Closing the oxygen access gap and strengthening oxygen systems will require an integrated set of solutions and investments—as outlined in the resolution. National plans for oxygen scale-up provide a framework to do just this.
In the lead-up to the 77th World Health Assembly and beyond, GO2AL members call for:
- Member states to prioritize oxygen in their health plans and budgets – including the development of their own costed national oxygen road maps;
- Donors, development finance institutions, the Pandemic Fund and other funders to continue to finance the necessary support for countries to develop and implement their oxygen road maps; and
- Civil society to stress the urgency of scaling up oxygen systems and hold governments and the global community accountable to the oxygen resolution.
To advance country progress by the WHO Executive Board meeting in 2026, GO2AL and its members will continue to work with all stakeholders to advance efforts to provide coordinated technical assistance and training, strengthen regional networks and secure diversified financing options for more sustainable oxygen systems.
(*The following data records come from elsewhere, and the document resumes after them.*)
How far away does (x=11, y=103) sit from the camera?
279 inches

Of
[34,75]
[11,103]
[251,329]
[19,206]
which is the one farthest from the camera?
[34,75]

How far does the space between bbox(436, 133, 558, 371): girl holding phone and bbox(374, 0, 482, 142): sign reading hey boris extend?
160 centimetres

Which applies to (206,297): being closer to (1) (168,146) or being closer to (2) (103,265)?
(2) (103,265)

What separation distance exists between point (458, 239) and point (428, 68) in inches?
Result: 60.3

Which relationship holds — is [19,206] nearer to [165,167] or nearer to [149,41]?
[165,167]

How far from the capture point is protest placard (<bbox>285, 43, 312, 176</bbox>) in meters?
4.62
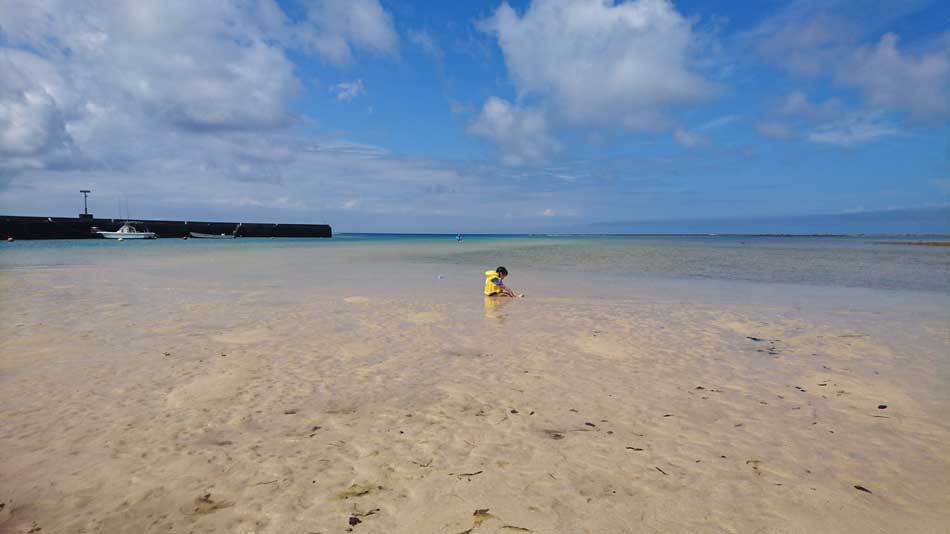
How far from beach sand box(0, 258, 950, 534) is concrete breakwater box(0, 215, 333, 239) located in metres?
78.5

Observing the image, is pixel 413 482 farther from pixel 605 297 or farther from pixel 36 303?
pixel 36 303

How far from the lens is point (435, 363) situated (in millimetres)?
7531

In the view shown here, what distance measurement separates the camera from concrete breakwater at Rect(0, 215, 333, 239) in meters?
65.7

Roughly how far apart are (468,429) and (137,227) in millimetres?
101017

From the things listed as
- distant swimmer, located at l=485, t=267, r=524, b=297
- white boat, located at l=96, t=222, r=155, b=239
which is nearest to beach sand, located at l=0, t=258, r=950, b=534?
distant swimmer, located at l=485, t=267, r=524, b=297

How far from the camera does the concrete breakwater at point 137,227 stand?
216 feet

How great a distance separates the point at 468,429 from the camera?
4973mm

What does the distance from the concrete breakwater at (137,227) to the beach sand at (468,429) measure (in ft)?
257

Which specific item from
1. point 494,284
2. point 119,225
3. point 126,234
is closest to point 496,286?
point 494,284

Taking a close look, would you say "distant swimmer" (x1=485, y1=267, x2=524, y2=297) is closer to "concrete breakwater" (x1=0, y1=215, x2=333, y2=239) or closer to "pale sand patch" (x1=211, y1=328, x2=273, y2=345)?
"pale sand patch" (x1=211, y1=328, x2=273, y2=345)

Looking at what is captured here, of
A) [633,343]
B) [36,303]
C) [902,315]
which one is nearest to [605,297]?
[633,343]

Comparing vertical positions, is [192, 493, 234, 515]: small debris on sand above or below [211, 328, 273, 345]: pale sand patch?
below

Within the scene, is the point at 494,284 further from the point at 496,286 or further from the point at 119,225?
the point at 119,225

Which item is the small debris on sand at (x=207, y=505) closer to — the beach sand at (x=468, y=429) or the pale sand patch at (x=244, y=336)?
the beach sand at (x=468, y=429)
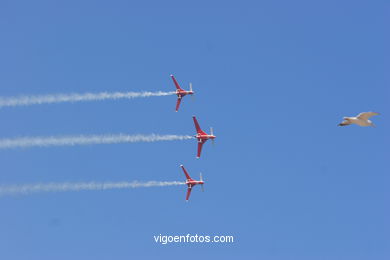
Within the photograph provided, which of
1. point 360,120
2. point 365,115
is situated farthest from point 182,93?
point 365,115

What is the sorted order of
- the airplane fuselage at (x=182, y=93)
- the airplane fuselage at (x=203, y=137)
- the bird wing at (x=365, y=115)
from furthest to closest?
1. the airplane fuselage at (x=203, y=137)
2. the airplane fuselage at (x=182, y=93)
3. the bird wing at (x=365, y=115)

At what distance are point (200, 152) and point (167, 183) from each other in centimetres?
854

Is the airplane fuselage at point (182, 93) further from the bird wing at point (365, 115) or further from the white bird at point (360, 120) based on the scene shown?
the bird wing at point (365, 115)

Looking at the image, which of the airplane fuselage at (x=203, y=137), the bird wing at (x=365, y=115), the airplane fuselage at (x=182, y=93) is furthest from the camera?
the airplane fuselage at (x=203, y=137)

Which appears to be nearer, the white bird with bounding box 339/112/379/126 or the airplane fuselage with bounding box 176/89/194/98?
the white bird with bounding box 339/112/379/126

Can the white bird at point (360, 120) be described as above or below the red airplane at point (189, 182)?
below

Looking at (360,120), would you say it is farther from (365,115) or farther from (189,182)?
(189,182)

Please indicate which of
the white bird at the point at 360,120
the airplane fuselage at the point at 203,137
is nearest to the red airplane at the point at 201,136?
the airplane fuselage at the point at 203,137

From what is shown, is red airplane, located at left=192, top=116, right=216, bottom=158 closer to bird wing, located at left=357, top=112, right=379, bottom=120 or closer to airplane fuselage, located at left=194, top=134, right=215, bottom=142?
airplane fuselage, located at left=194, top=134, right=215, bottom=142

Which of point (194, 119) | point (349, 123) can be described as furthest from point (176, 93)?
point (349, 123)

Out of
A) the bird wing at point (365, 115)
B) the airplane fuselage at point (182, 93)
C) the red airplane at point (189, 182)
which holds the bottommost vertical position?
the bird wing at point (365, 115)

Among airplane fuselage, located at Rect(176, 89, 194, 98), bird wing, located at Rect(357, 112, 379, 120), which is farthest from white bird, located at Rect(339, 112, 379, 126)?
airplane fuselage, located at Rect(176, 89, 194, 98)

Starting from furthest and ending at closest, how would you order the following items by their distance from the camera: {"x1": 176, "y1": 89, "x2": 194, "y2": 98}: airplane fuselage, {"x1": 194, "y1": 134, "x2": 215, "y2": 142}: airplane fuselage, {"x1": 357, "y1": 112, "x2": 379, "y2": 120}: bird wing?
{"x1": 194, "y1": 134, "x2": 215, "y2": 142}: airplane fuselage, {"x1": 176, "y1": 89, "x2": 194, "y2": 98}: airplane fuselage, {"x1": 357, "y1": 112, "x2": 379, "y2": 120}: bird wing

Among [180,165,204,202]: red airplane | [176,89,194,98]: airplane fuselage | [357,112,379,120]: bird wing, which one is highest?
[176,89,194,98]: airplane fuselage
By achieving these goals, we can ensure every patient receives the appropriate respiratory care when and where they need it.
About GO2AL:
During the COVID-19 pandemic in February 2021, amidst widespread global oxygen shortages, the world’s leading health agencies created the Oxygen Emergency Taskforce as part of the Access to COVID-19 Tools Accelerator (ACT-Accelerator). The taskforce raised more than US$1 billion to boost access to medical oxygen, expand production, negotiate for better pricing, and provide technical advice to governments. As the world transitioned from the acute phase of the COVID-19 pandemic and prepares for future health threats, the ACT-Accelerator Oxygen Emergency Taskforce evolved in May 2023 into the Global Oxygen Alliance (GO2AL), a broader partnership to convert the investments made during the pandemic into lives saved and to expand the work started by the taskforce.
GO2AL is hosted by Unitaid, the World Health Organization (WHO) and the United Nations Children’s Fund (UNICEF). It is co-chaired by Unitaid and the Global Fund to Fight AIDS, Tuberculosis and Malaria (The Global Fund) and vice-chaired by the Africa Centres for Disease Control and Prevention (Africa CDC) and the Pan American Health Organization (PAHO). GO2AL members include the Access to Medicine Foundation; Africa CDC; the Bill & Melinda Gates Foundation; Build Health International; the Clinton Health Access Initiative; the Every Breath Counts Coalition; PAHO, Partners In Health; PATH; Save the Children; The Global Fund, UNICEF; Unitaid; UNOPS; the United States Agency for International Development; WHO, the World Bank; and representatives from civil society and affected communities.